Construction on the problem-plagued $1-billion project to build a new sewage treatment plant in North Vancouver has reportedly ground to a halt this week, as part of a contract dispute between Metro Vancouver and its primary contractor, Acciona.
Gears stopped turning on the massive infrastructure project this week after lead contractor Acciona Wastewater Solutions laid off a significant number of workers, leaving only a skeleton crew.
Sources told the North Shore News that Acciona has laid off more than 200 workers on the site in recent months, with the latest round of layoffs this week.
Work at the site was shut down on Wednesday, they said.
Metro Vancouver Commissioner and CAO Jerry Dobrovolny said in a statement the government had learned on Wednesday “without notice” that Acciona had “significantly reduced staff working on the project.”
Sources told the North Shore News that Acciona indicated this week it had not been paid amounts owed by Metro Vancouver under its contract.
In response, Dobrovolny said the contractor has “fallen behind meeting key milestones,” which are reviewed by an independent party.
“At this point, Acciona Wastewater Solutions LP has not earned additional payment. We have made an effort to work together, but we expect them to honour all of the contract obligations,” he said Thursday. “Given they are years behind schedule for this project, we expect them to be increasing their efforts on site, not reducing them as we saw yesterday,” he said Thursday.
The contract to build the treatment plant was reopened in 2019 to give the company two and a half more years to complete the project, Dobrovolny stated. Under the current contract, Acciona is supposed to complete the project by the end of 2023.

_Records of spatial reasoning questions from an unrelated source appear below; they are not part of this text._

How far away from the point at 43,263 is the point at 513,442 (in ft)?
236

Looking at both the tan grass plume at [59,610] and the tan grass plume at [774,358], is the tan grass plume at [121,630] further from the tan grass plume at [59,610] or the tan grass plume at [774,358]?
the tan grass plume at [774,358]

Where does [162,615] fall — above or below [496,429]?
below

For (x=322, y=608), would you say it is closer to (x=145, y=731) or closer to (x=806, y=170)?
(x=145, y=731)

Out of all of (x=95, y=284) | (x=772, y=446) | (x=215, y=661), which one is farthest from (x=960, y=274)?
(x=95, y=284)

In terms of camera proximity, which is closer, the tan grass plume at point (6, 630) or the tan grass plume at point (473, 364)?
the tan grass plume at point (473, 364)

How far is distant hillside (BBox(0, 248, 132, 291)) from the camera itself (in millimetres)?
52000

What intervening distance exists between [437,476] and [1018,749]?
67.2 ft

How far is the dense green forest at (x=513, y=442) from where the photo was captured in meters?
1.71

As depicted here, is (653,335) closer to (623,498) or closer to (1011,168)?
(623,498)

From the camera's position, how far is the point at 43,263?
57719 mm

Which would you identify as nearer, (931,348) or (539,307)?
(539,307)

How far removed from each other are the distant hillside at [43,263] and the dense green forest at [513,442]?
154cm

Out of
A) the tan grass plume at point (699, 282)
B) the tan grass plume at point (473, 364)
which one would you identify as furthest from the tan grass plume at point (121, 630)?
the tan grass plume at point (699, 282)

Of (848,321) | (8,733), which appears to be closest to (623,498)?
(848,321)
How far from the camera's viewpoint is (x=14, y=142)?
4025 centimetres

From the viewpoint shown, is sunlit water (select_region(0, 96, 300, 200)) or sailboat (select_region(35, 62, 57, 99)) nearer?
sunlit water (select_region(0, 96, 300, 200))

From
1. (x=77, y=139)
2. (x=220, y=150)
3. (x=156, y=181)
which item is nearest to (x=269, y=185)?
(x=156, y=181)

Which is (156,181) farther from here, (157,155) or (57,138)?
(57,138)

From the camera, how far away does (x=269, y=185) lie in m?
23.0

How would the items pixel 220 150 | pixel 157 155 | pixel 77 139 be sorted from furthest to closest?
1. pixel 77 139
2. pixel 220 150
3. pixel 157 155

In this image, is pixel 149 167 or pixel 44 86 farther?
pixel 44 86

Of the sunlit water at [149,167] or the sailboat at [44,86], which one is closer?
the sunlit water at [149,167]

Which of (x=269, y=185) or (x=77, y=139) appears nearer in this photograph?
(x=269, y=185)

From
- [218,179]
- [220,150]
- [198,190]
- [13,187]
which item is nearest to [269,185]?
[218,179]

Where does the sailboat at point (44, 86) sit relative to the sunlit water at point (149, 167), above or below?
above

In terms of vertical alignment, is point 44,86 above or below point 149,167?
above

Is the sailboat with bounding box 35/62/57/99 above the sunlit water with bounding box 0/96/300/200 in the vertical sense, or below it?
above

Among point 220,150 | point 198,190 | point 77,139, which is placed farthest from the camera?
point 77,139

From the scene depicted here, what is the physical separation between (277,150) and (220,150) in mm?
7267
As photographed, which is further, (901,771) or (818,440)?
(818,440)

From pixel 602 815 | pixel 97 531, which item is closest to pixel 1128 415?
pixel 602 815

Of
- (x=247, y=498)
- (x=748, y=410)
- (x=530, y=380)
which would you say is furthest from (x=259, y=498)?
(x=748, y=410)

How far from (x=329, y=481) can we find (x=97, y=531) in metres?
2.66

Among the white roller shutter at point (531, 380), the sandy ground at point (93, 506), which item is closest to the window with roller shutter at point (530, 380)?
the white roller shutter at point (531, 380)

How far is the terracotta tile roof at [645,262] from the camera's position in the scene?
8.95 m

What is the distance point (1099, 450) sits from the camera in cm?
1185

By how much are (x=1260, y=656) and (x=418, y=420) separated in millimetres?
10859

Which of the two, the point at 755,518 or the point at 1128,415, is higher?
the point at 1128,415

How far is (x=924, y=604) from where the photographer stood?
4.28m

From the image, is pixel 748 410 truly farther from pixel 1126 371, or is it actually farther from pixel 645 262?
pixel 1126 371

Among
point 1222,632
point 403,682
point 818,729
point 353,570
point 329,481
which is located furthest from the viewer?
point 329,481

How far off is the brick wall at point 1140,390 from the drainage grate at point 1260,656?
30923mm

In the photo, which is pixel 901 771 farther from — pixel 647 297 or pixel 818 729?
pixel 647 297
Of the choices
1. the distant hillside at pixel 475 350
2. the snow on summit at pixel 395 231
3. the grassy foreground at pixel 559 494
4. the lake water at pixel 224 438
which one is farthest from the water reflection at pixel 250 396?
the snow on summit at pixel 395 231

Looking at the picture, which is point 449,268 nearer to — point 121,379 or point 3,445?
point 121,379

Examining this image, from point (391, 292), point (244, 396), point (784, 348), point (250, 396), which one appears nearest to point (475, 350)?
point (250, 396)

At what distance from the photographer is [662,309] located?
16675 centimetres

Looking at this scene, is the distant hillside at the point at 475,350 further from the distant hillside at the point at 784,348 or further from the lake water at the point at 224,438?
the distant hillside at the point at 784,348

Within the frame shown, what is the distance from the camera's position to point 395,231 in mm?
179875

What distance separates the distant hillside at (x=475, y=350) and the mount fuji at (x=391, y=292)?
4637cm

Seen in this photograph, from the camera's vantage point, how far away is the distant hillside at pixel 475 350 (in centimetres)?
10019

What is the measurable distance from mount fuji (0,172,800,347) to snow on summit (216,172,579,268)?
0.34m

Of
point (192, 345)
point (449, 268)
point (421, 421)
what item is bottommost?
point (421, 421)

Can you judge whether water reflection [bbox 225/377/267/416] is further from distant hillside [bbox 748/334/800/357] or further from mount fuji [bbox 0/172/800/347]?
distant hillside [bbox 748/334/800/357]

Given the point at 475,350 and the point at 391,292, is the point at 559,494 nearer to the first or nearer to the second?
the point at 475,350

Dobrovolny added Metro Vancouver is now “actively assessing our options for how to proceed.”
Nobody from Acciona was immediately available to comment on the situation.
The construction of the treatment plant on McKeen Avenue in North Vancouver is already years behind schedule and millions of dollars over its original budget.
Just days before work stopped, Cheryl Nelms, general manager of project delivery for Metro Vancouver, and Dobrovolny gave an update on the project to local governments on the North Shore that hinted at possible problems.
Nelms said in a presentation to District of North Vancouver council the small size of the site, proximity to the waterfront and railroads, along with an “aggressive” construction schedule had “created some challenges for the contractor to be able to meet.”
“It’s a very large project. It's a very complex project. It's a difficult project to construct. And the contractor is definitely having difficulties,” Dobrovolny said in the meeting Monday night. “As you know, the project is significantly behind schedule and over budget. And we're working hard to try to resolve the issues with the contractor. And those negotiations, discussions continue.”
In March, Metro Vancouver released costs that put revised estimates for the project cost at $1.058 billion - over $100 million more than the previous cost estimate that had pegged the project cost at $882 million.
Originally, the sewage plant was supposed to be operational by December 2020 in order to comply with federal requirements to provide secondary treatment. Now, however, the project isn't expected to be finished until 2024.
After public pressure from environmental advocates, the design of the plant was changed in 2019 to enable tertiary sewage treatment, adding $29 million to the project budget, then estimated at $778 million.
Cost increases are due to several factors, which have included geotechnical complications with soils on the site, said Dobrovolny at the time.
In April 2019 the District of North Vancouver slapped a stop-work order on the site after Acciona terminated one of its leading geotechnical engineering contractors, Tetra Tech. That resulted in Tetra Tech filing a $20-million lawsuit. Soil conditions on the site were a part of that dispute.
Since then, COVID has added another layer of challenges with slowdowns in supplies and requirements for additional on-site protocols.
Construction on the project was initially supposed to start in 2014, but didn't get underway until 2018.
The cost also includes preliminary design for decommissioning the site of the existing sewage treatment plant next to the Lions Gate Bridge and turning that over to the Squamish Nation.
The debate over replacement of the aging current Lions Gate primary treatment plant goes back many years.
For decades, the approximately 31-billion litres of waste being flushed into Burrard Inlet has been treated to only a very basic "primary" level – which essentially involves taking out the biggest "solids" through mechanical processes. In 2012, new federal government regulations spelled out secondary treatment – which adds bacteriological breakdown of waste – as the minimum standard required for sewage treatment, and set a deadline of December 2020 by which older plants had to be upgraded.
The tertiary system now being built on the North Shore is the same as the $775-million tertiary system recently completed in Victoria's Capital Regional District after four years of construction.
District of North Vancouver Mayor Mike Little, who sits on Metro Vancouver’s liquid waste committee, applauded that approach on Monday, but added it makes construction more complex.
“These are incredibly complex projects. And the way we've done them in the past is no longer acceptable …” said Little. “And so we've made a commitment as a society to build a more complex process, one that will have less detrimental effect to the ecological environment in the area. But it does mean that it's a very complex facility to construct.”